[rabbitmq-discuss] Performance on ec2

Matthew Sackman matthew at rabbitmq.com
Mon Jan 23 17:45:46 GMT 2012

Hi Srdan,

In short, "yes, that's about it", especially on EC2. It would be worth
checking your results with the hipe_compile option turned on with the
latest Rabbit (2.7.1) and the latest Erlang (R15B). Search for
hipe_compile on http://www.rabbitmq.com/configure.html

Over loopback, with very very small message payloads, with hipe turned
on, Rabbit can read off a single socket and throw the data away (i.e.
no bindings from an exchange) at somewhere around 100kHz. Obviously
depending on hardware. Also that figure might be a little old these
days. As payload increases, and non-loopback, and non-hipe, and EC2
issues, plus actually doing something with the messages such sending
them first into queues, buffering them, and then sending them out to
consumers, an overall throughput of around 20kHz is not unexpected.

When we do a simple one-publisher, one-queue, one-consumer benchmark,
until recently, the figures were something like 16kHz with 1-ack per
message (no qos) and 25kHz with noAck turned on (autoack). Those figures
are both in and out - i.e. 25kHz msgs in, and 25kHz msgs out. It's only
due to a bunch of quite recent optimisations and getting hipe to work
for us that those figures have improved a bit.

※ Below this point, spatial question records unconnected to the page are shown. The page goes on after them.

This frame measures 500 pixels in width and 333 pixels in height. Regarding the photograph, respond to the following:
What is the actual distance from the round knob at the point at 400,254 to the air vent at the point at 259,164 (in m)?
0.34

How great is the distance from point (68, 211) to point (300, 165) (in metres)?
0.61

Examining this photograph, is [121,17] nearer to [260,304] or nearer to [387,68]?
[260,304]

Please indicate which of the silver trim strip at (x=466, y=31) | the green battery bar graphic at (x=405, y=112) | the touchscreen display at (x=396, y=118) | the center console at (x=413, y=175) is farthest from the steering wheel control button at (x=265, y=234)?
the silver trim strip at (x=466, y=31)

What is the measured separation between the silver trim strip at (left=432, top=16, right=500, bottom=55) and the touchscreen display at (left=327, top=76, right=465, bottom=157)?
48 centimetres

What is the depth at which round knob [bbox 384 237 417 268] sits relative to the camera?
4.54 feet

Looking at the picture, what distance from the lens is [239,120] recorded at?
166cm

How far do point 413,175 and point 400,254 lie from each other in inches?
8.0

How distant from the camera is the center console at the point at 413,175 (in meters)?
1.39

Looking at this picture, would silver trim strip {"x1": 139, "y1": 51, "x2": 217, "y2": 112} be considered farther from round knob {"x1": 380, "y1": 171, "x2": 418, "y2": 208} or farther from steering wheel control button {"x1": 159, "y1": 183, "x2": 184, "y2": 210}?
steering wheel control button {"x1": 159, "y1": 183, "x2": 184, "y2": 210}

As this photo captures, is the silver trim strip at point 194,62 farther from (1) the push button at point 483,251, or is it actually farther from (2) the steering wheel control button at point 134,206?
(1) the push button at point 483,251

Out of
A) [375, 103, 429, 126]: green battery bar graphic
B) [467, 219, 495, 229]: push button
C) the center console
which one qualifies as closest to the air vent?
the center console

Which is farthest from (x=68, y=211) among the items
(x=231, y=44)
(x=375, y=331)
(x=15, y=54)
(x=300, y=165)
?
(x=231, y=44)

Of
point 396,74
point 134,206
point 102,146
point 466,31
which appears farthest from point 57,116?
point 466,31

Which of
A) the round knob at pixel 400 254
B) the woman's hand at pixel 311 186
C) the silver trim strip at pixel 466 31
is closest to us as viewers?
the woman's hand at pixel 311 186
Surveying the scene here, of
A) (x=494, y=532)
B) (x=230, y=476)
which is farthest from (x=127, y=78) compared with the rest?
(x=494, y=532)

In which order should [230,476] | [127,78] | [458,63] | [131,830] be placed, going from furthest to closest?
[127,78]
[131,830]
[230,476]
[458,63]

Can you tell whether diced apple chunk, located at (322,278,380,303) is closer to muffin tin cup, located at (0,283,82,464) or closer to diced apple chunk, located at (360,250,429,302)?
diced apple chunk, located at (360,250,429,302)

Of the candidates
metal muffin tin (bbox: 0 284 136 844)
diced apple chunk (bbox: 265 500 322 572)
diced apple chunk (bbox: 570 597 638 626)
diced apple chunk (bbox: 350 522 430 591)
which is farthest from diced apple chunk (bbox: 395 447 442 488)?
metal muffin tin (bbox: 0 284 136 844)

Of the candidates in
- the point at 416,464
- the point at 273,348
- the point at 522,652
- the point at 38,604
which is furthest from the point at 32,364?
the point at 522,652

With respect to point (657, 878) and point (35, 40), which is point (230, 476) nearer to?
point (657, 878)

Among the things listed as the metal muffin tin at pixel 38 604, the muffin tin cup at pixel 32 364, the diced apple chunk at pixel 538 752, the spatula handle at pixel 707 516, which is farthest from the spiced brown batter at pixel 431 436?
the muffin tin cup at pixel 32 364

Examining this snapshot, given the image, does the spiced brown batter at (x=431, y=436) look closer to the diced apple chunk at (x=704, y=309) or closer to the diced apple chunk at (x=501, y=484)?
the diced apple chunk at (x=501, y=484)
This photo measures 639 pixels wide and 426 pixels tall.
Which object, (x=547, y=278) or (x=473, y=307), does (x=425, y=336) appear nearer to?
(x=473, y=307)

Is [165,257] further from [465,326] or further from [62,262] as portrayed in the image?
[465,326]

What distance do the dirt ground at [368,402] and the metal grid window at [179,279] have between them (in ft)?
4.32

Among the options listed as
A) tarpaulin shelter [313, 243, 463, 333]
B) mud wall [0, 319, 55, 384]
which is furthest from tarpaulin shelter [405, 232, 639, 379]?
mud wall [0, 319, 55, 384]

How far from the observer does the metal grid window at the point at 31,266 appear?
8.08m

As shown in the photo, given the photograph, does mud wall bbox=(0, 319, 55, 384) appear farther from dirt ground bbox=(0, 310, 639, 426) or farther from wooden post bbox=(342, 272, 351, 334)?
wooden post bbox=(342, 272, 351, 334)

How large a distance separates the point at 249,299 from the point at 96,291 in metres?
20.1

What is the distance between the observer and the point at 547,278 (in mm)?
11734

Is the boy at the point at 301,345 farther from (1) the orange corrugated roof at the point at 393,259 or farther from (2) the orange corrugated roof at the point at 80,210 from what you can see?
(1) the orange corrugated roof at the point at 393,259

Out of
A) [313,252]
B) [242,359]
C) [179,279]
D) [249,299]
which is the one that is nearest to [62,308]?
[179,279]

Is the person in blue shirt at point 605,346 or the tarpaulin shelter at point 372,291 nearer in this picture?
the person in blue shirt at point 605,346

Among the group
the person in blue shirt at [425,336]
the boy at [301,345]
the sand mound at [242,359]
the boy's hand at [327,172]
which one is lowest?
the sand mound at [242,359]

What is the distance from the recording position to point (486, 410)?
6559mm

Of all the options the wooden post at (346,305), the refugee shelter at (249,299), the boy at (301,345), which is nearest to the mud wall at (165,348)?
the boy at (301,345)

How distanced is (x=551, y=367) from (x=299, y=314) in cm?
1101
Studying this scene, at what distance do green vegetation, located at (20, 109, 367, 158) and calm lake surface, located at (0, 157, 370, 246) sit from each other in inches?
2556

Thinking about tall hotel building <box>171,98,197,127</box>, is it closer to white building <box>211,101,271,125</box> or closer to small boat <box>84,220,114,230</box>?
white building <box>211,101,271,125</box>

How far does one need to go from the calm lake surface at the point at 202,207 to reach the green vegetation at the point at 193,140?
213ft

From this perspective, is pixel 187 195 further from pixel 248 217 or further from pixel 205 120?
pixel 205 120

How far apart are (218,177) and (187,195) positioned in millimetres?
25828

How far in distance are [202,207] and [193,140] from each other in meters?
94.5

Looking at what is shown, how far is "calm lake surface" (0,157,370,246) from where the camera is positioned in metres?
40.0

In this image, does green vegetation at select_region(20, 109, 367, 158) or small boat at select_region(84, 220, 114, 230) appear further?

If increasing publishing rate decreases consuming rate then you've hit a
bottleneck somewhere. Either your CPUs are maxed out (or, if not then
there must somewhere be some other reason why Rabbit can't utilise more
CPU) or you've hit a network bottleneck or a disk bottleneck or
something else.

On a single machine, I'd be surprised if you can get close to 100kHz.
Across a cluster it should be possible provided the load is spread
across all the machines - don't forget a queue is a single process on a
single node within the cluster so the maximum speed of an individual
queue is determined by the speed of a single core on one machine. Thus
if you need to go faster than a single core, then you have to spread the
load across multiple queues. Once you max out the cores on a single
machine, you'll need to go to multiple nodes.